Starting at the line that contains "How much of" and continuing through the end of the listing, format each line as an item in a numbered list, skipping blank lines. Omit the pictures from your list.
--- Rows ---
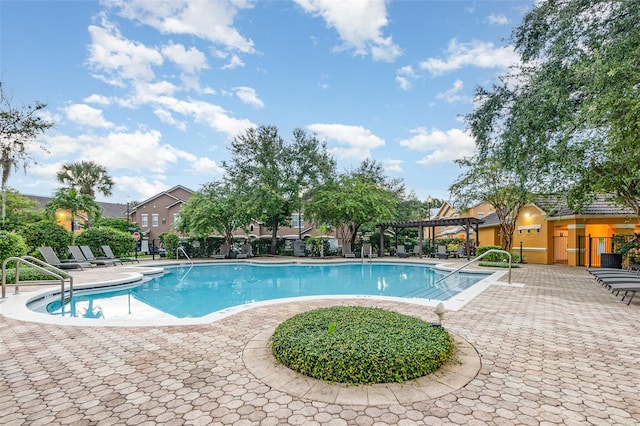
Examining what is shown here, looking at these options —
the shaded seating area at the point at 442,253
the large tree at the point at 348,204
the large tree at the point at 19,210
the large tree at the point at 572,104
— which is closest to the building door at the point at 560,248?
the shaded seating area at the point at 442,253

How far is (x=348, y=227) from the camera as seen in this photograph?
24.5m

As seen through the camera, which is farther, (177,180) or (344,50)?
(177,180)

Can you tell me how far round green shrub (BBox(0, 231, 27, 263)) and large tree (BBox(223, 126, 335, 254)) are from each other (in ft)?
40.1

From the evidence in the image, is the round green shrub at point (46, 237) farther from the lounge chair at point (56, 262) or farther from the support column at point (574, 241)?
the support column at point (574, 241)

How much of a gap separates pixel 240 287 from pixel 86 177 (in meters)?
28.3

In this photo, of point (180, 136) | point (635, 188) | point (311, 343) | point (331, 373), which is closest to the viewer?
point (331, 373)

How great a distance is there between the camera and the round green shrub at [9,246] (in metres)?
10.9

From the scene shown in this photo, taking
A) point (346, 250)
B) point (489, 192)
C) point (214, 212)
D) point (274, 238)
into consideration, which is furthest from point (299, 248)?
point (489, 192)

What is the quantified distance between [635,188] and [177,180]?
126 feet

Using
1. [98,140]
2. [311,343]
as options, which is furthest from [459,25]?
[98,140]

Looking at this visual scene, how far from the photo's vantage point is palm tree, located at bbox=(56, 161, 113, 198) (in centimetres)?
3114

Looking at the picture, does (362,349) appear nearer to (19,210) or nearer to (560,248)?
(560,248)

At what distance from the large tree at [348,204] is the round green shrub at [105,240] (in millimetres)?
11383

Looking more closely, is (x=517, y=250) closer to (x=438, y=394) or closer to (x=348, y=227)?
(x=348, y=227)
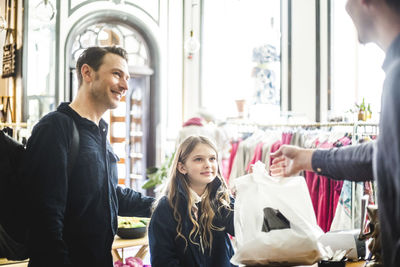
---
• **The response**
1. How much of a gap separates pixel 240 287 from pixel 86 177 (in meters)?
2. 28.3
3. In this photo, of point (180, 136) | point (635, 188) | point (311, 343) | point (331, 373), which is closest to the viewer?
4. point (331, 373)
5. How great a distance is there between the camera and the round green shrub at [9,246] (in metres)?
6. 10.9
7. From the scene shown in this photo, taking
8. A) point (346, 250)
9. B) point (489, 192)
10. C) point (214, 212)
11. D) point (274, 238)
12. into consideration, which is furthest from point (299, 248)?
13. point (489, 192)
14. What is the quantified distance between [635,188] and [177,180]?
15. 126 feet
16. Using
17. 1. [98,140]
18. 2. [311,343]
19. as options, which is furthest from [459,25]?
20. [98,140]
21. Looking at this visual scene, how far from the photo's vantage point is palm tree, located at bbox=(56, 161, 113, 198) (in centimetres)?
22. 3114
23. Looking at the picture, does (362,349) appear nearer to (19,210) or nearer to (560,248)?
24. (560,248)
25. At what distance from the large tree at [348,204] is the round green shrub at [105,240] (in millimetres)?
26. 11383
27. Looking more closely, is (x=517, y=250) closer to (x=438, y=394) or closer to (x=348, y=227)?
28. (x=348, y=227)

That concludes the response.